• _WORK INSTRUCTION_:
Copy the lines from the start of the items up to and including the line with "Is the value for НА жен greater or less than 2?", word for word, and leave the pictures out of your answer.

Saved entries:
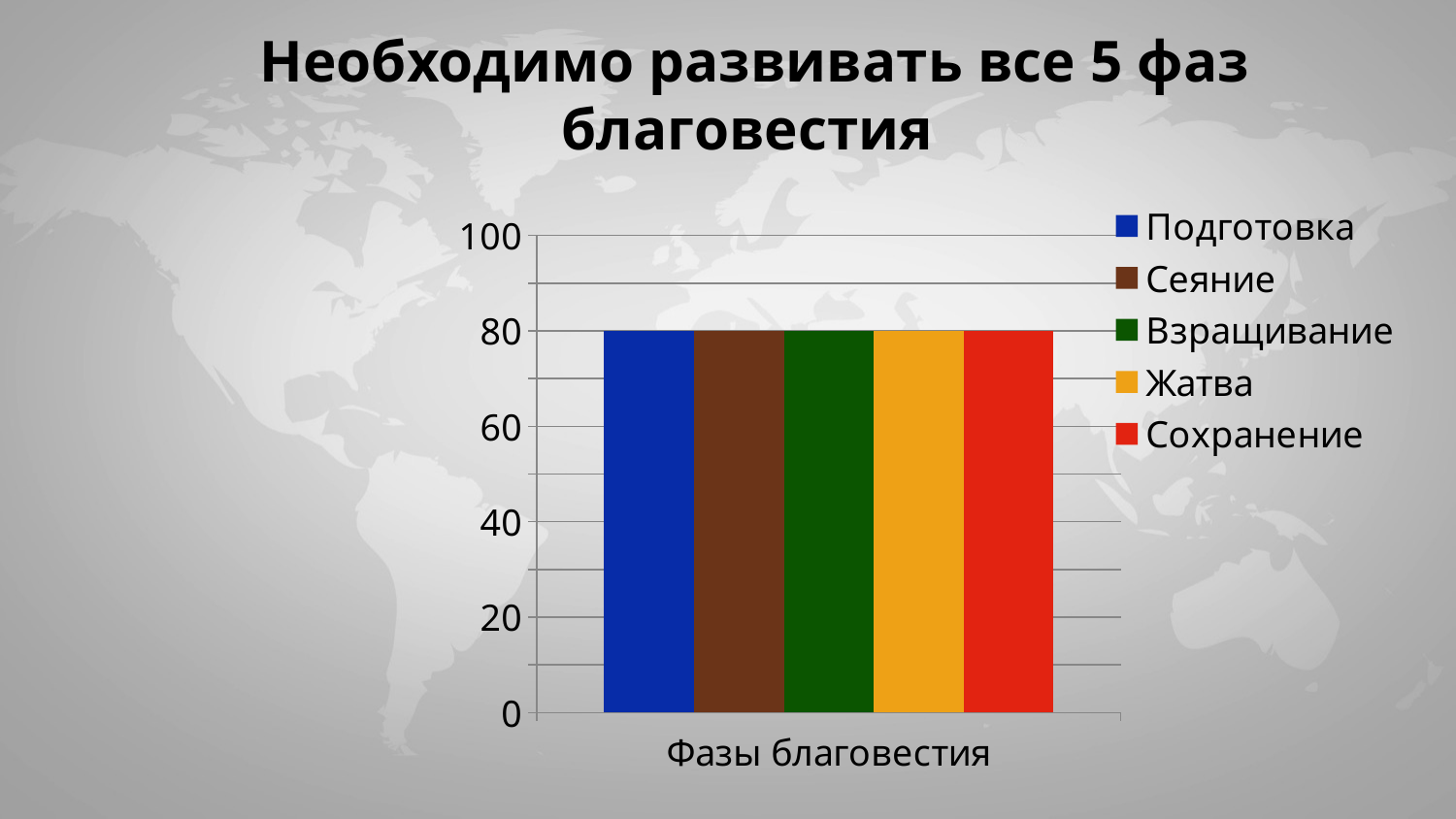
Is the value for Жатва greater or less than 60? greater Which colour represents Взращивание in the legend? green How many series does the legend list? 5 What is the value for Жатва? 80 Is the value for Сохранение greater or less than 100? less What is the value for Сеяние? 80 What is the value for Взращивание? 80 What is the difference between the values for Подготовка and Сеяние? 0 What is the value for Подготовка? 80 What kind of chart is shown on the slide? bar chart What is the value for Сохранение? 80 What is the category label shown on the x axis? Фазы благовестия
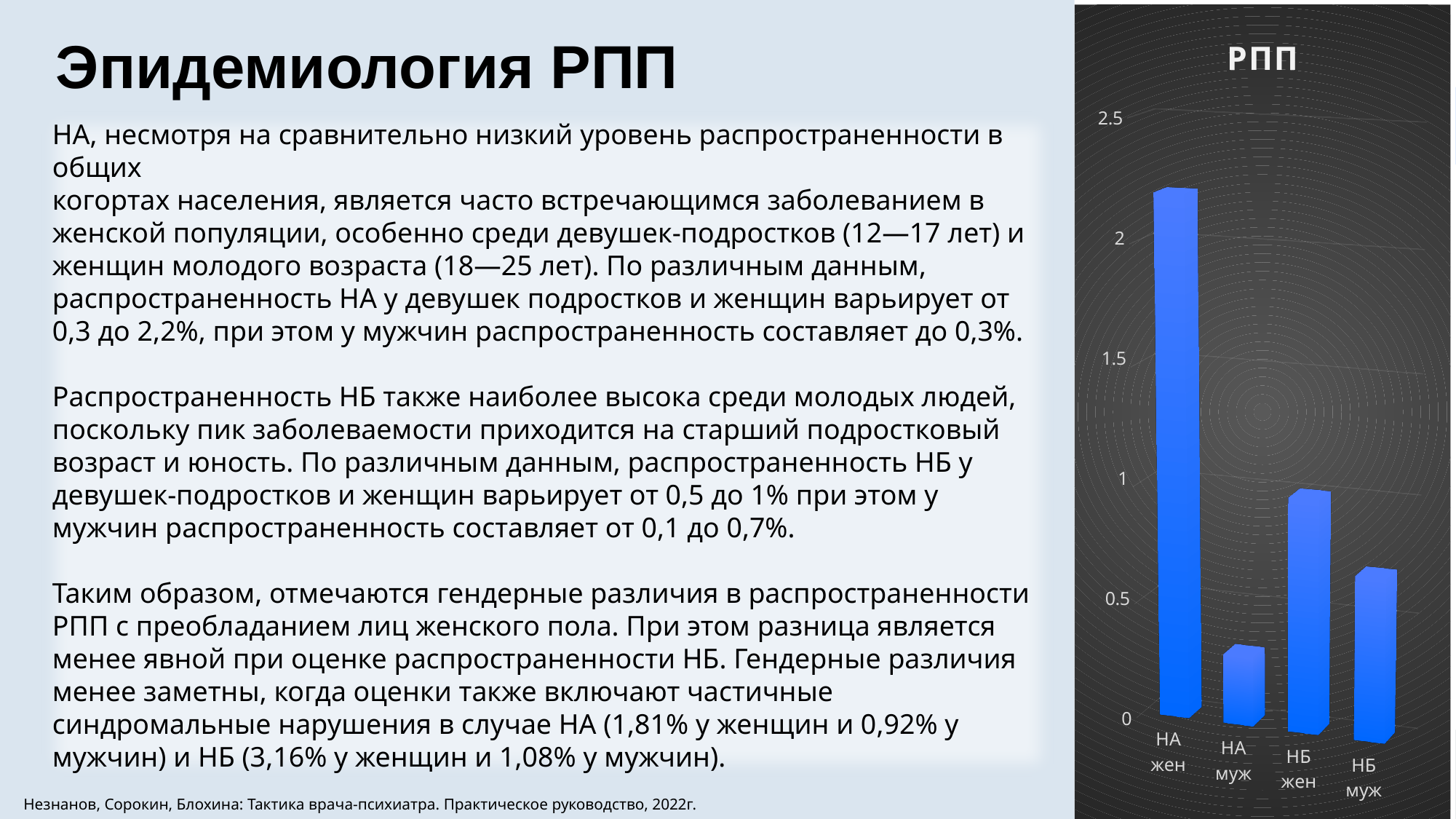
Is the value for НА жен greater or less than 2? greater What type of chart is shown on the slide? bar chart Which category has the lowest bar in the chart? НА муж Which is larger, the value for НА муж or the value for НБ муж? НБ муж Is the value for НА жен greater or less than 2.5? less Which is larger, the value for НБ жен or the value for НБ муж? НБ жен Is the value for НБ муж greater or less than 1? less What is the title of the chart? РПП Which category has the highest bar in the chart? НА жен How many categories are shown in the chart? 4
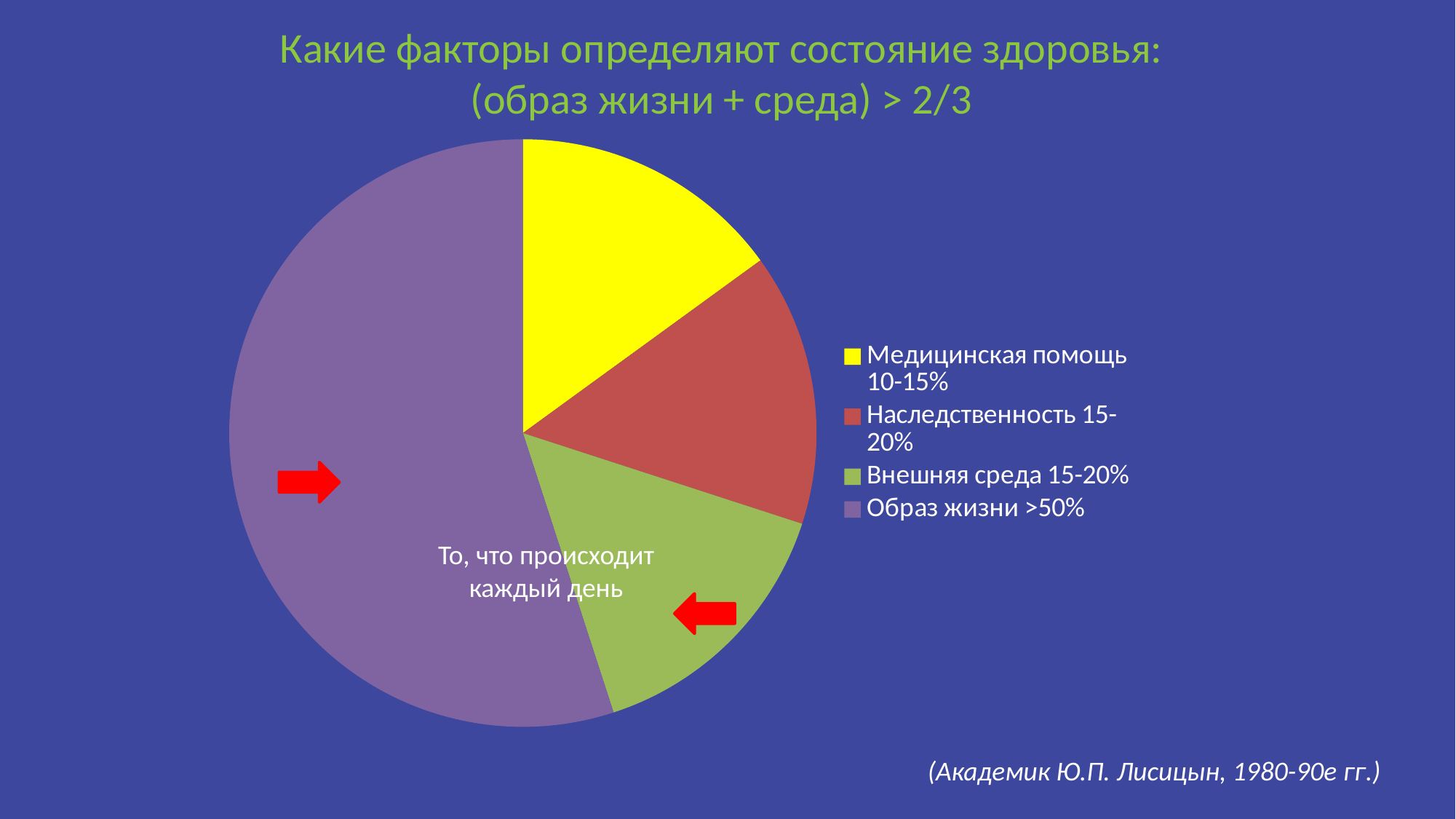
What colour is the slice for Медицинская помощь in the pie chart? yellow Is the share of the pie for Образ жизни greater or less than 50%? greater Which slice is larger: Образ жизни or Медицинская помощь? Образ жизни How many slices does the pie chart have? 4 Which category has the largest slice of the pie chart? Образ жизни >50% What percentage range does the legend give for Медицинская помощь? 10-15% What share does the legend give for Образ жизни? >50% What kind of chart is shown on the slide? pie chart What percentage range does the legend give for Внешняя среда? 15-20% What percentage range does the legend give for Наследственность? 15-20% How many entries does the legend of the pie chart list? 4 What colour is the slice for Образ жизни in the pie chart? purple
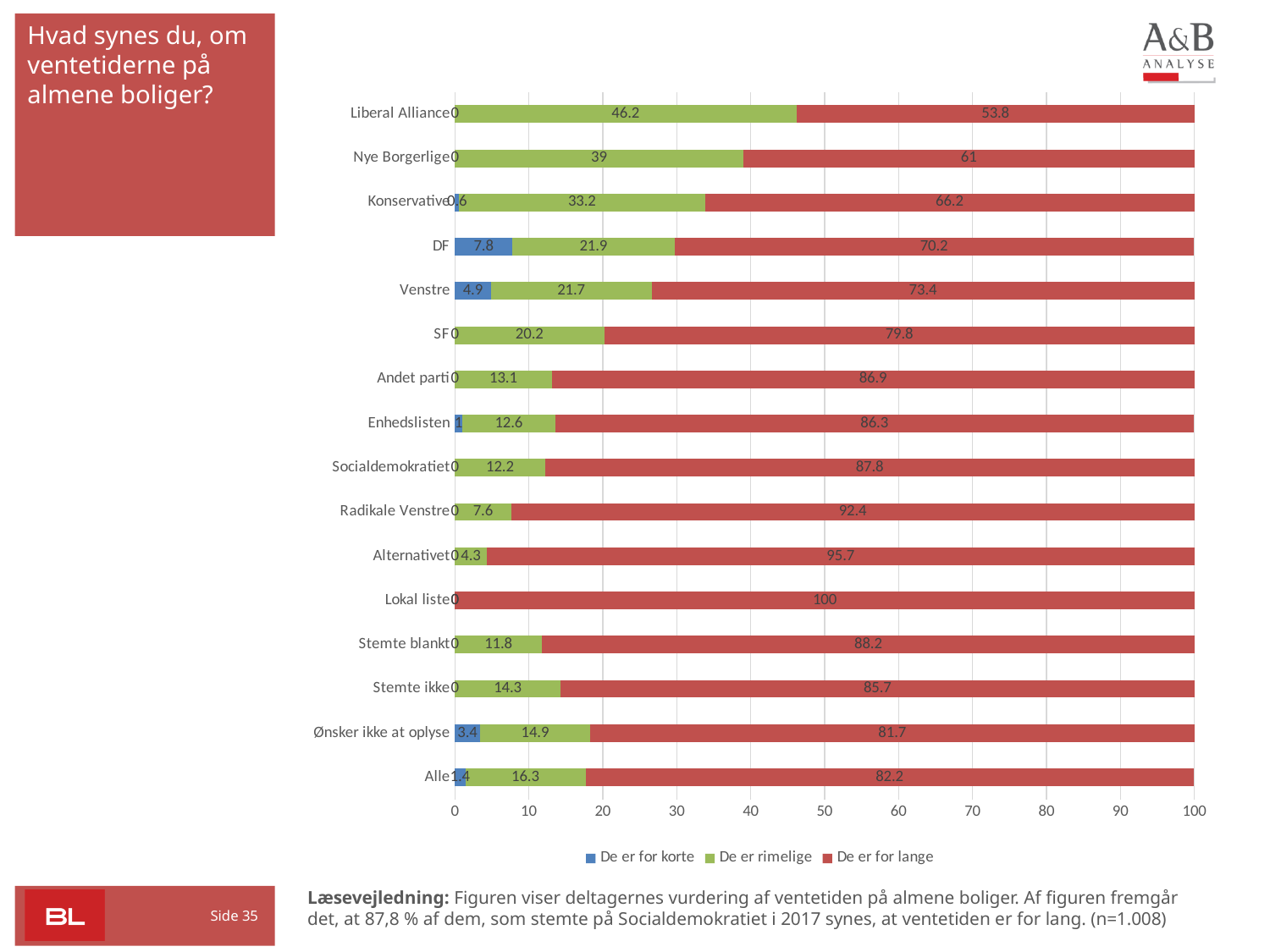
How many series does the legend list? 3 What is the value of 'De er for korte' for DF? 7.8 Which series is shown in red? De er for lange Which category has the lowest value for 'De er for lange'? Liberal Alliance What kind of chart is shown on the slide? Stacked bar chart What is the difference between the 'De er for lange' values for Venstre and DF? 3.2 How many categories are shown on the vertical axis? 16 Which category has the highest value for 'De er for lange'? Lokal liste What is the value of 'De er for lange' for Socialdemokratiet? 87.8 What is the value of 'De er rimelige' for Liberal Alliance? 46.2 Which is larger: the 'De er rimelige' value for Nye Borgerlige or for Konservative? Nye Borgerlige What is the value of 'De er for korte' for Alle? 1.4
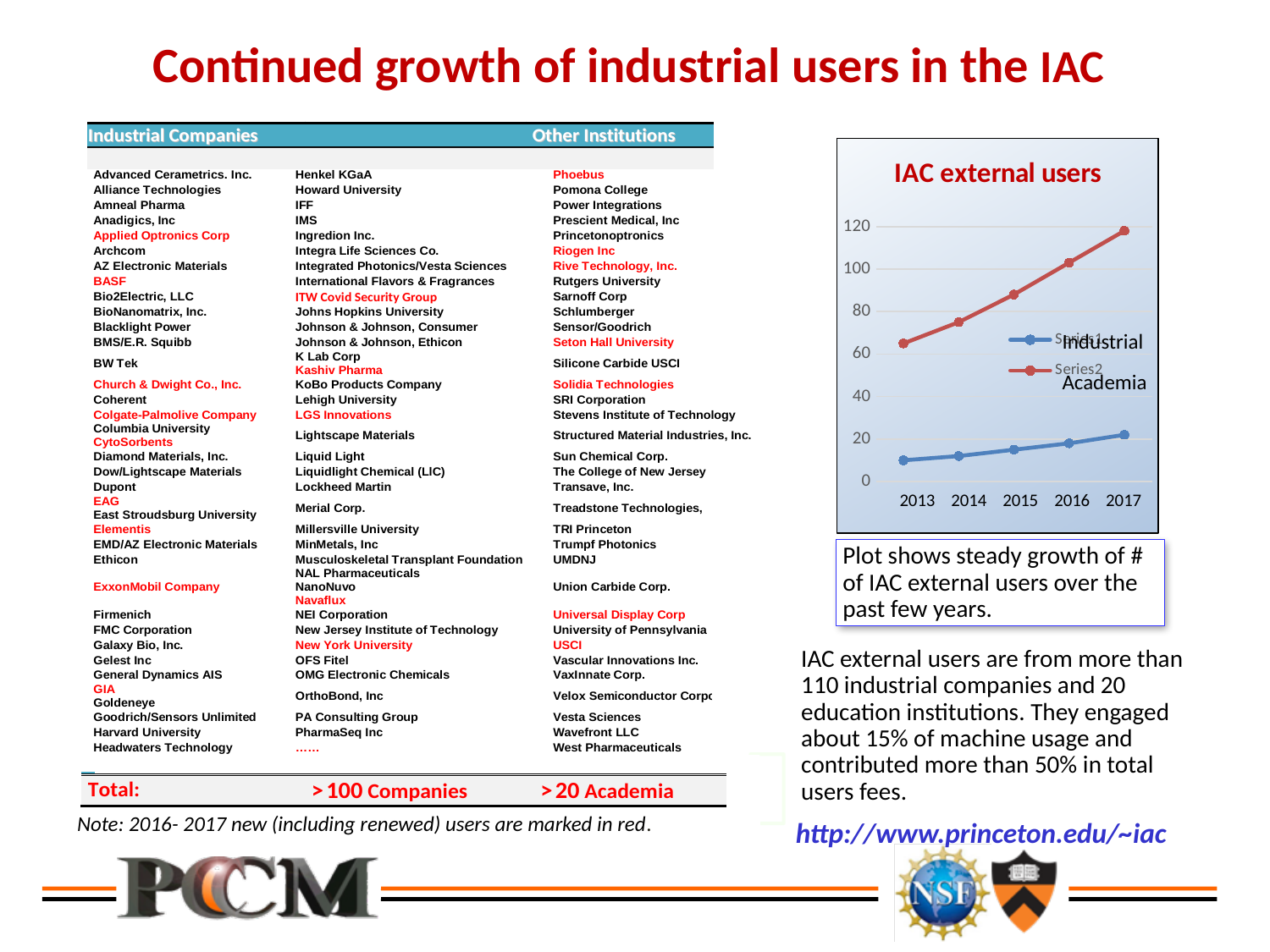
What kind of chart is shown on the slide? line chart In which year is the blue (Series1) line at its lowest? 2013 In which year is the red (Series2) line at its highest? 2017 Do the values of the blue (Series1) line rise or fall from 2013 to 2017? rise What is the title of the chart? IAC external users Do the values of the red (Series2) line rise or fall from 2013 to 2017? rise How many series does the chart's legend list? 2 Is the value of the red (Series2) line in 2014 greater or less than 80? less Is the value of the blue (Series1) line in 2013 greater or less than 20? less In 2017, which line has the larger value, the red (Series2) line or the blue (Series1) line? the red (Series2) line Is the value of the red (Series2) line in 2017 greater or less than 100? greater How many years are shown along the x axis of the chart? 5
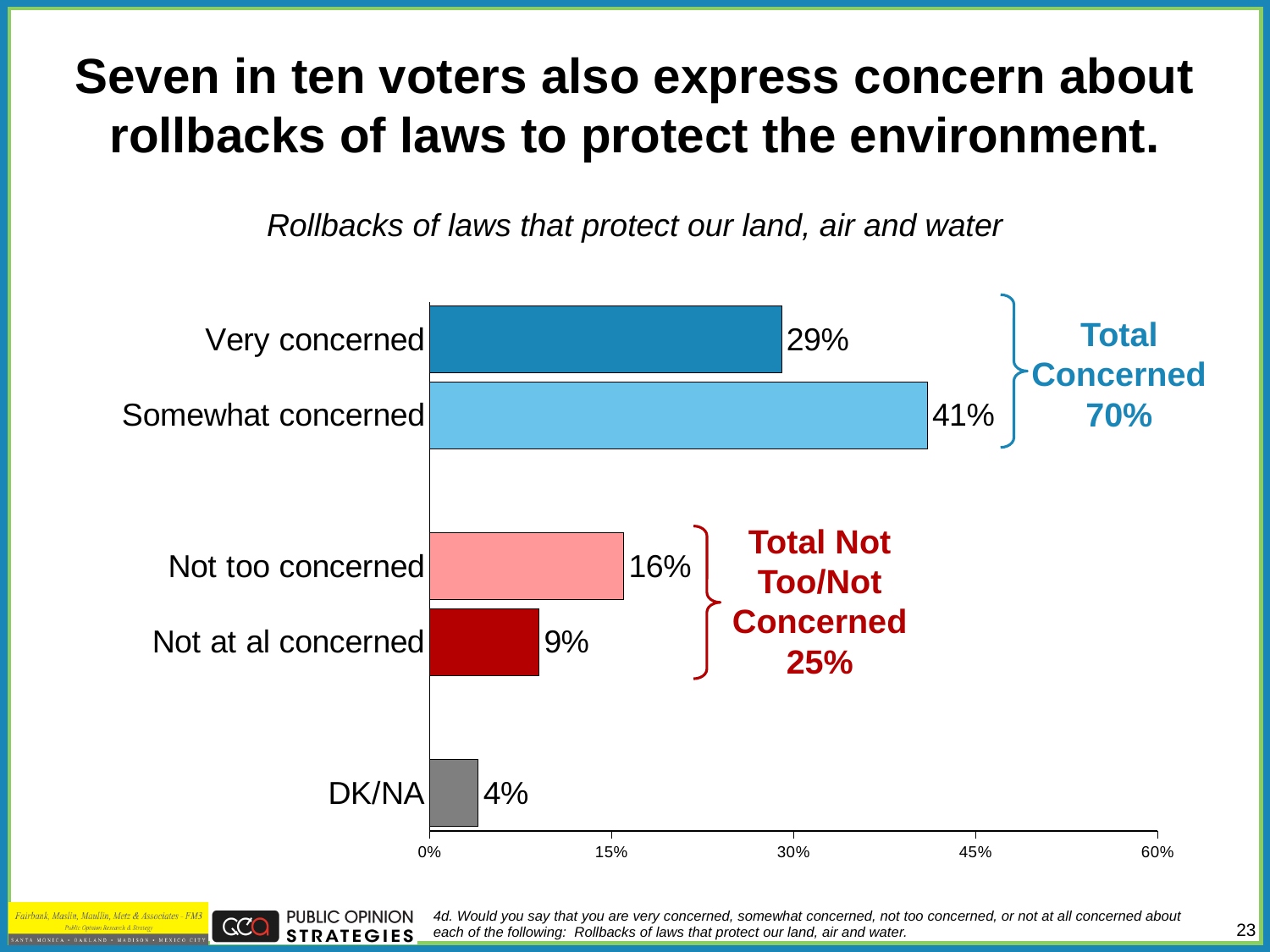
Which response category has the highest percentage? Somewhat concerned What percentage of voters are very concerned about rollbacks of laws that protect our land, air and water? 29% What percentage of voters are not too concerned? 16% What percentage of voters answered DK/NA? 4% Which response category has the lowest percentage? DK/NA What is the Total Concerned percentage shown next to the bracket on the chart? 70% What kind of chart is shown on the slide? Bar chart Which is larger, the percentage not too concerned or the percentage not at all concerned? Not too concerned What percentage of voters are somewhat concerned? 41% Is the value for somewhat concerned greater or less than 30%? greater What is the difference between the percentage somewhat concerned and the percentage very concerned? 12% How many response categories are shown in the chart? 5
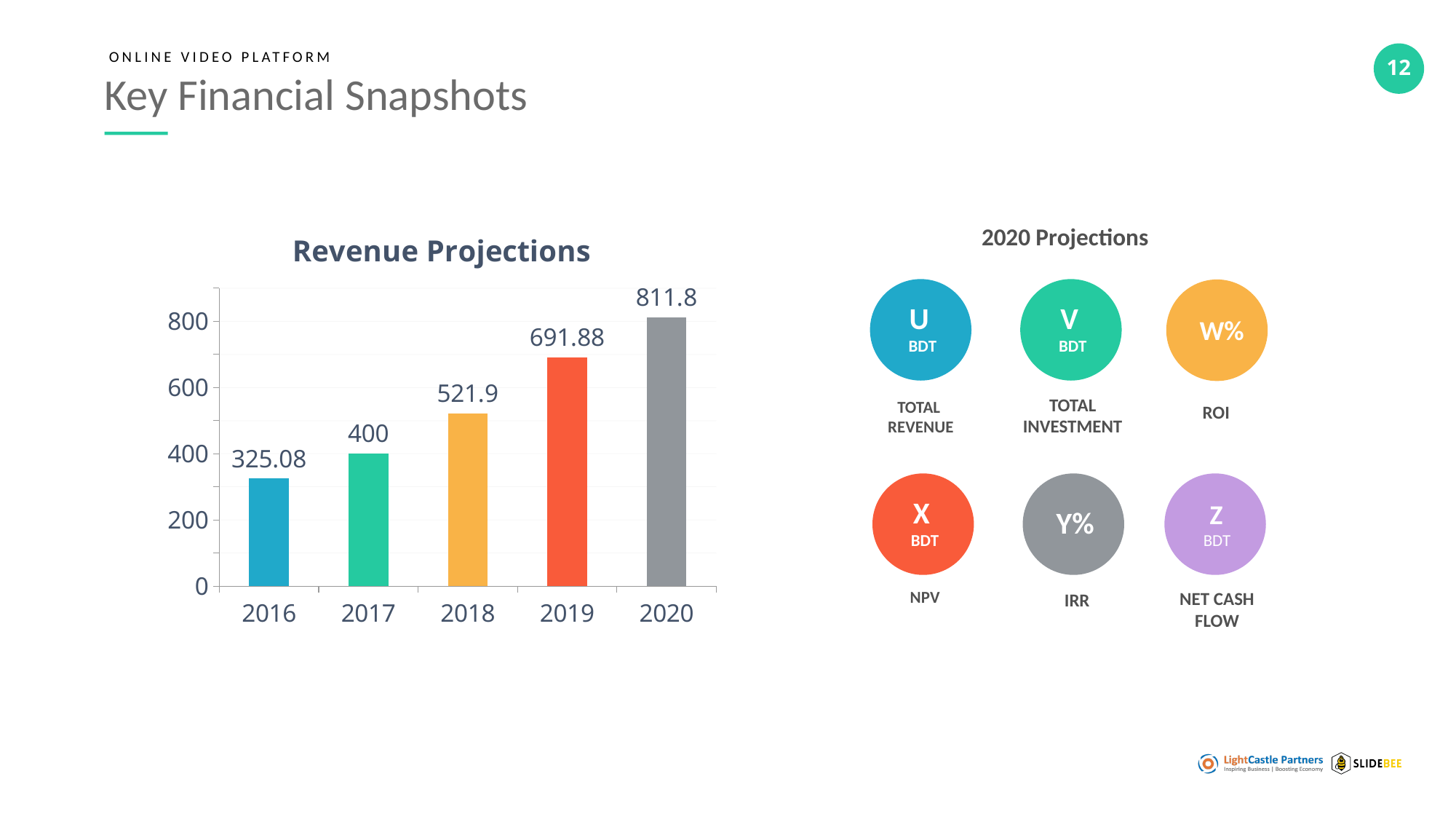
What is the difference between the 2020 and 2019 values in the Revenue Projections chart? 119.92 What is the value for 2020 in the Revenue Projections chart? 811.8 What kind of chart is the Revenue Projections chart? bar chart Is the value for 2019 in the Revenue Projections chart greater or less than 600? greater What is the difference between the 2017 and 2016 values in the Revenue Projections chart? 74.92 Which is larger in the Revenue Projections chart, the value for 2018 or the value for 2019? 2019 How many years are shown in the Revenue Projections chart? 5 Which year has the lowest value in the Revenue Projections chart? 2016 Which year has the highest value in the Revenue Projections chart? 2020 What is the value for 2018 in the Revenue Projections chart? 521.9 Do the values in the Revenue Projections chart rise or fall from 2016 to 2020? rise What is the value for 2016 in the Revenue Projections chart? 325.08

• _PROBLEM SOLUTION_:
Is the value for Жатва greater or less than 60? greater Which colour represents Взращивание in the legend? green How many series does the legend list? 5 What is the value for Жатва? 80 Is the value for Сохранение greater or less than 100? less What is the value for Сеяние? 80 What is the value for Взращивание? 80 What is the difference between the values for Подготовка and Сеяние? 0 What is the value for Подготовка? 80 What kind of chart is shown on the slide? bar chart What is the value for Сохранение? 80 What is the category label shown on the x axis? Фазы благовестия
Is the value for НА жен greater or less than 2? greater What type of chart is shown on the slide? bar chart Which category has the lowest bar in the chart? НА муж Which is larger, the value for НА муж or the value for НБ муж? НБ муж Is the value for НА жен greater or less than 2.5? less Which is larger, the value for НБ жен or the value for НБ муж? НБ жен Is the value for НБ муж greater or less than 1? less What is the title of the chart? РПП Which category has the highest bar in the chart? НА жен How many categories are shown in the chart? 4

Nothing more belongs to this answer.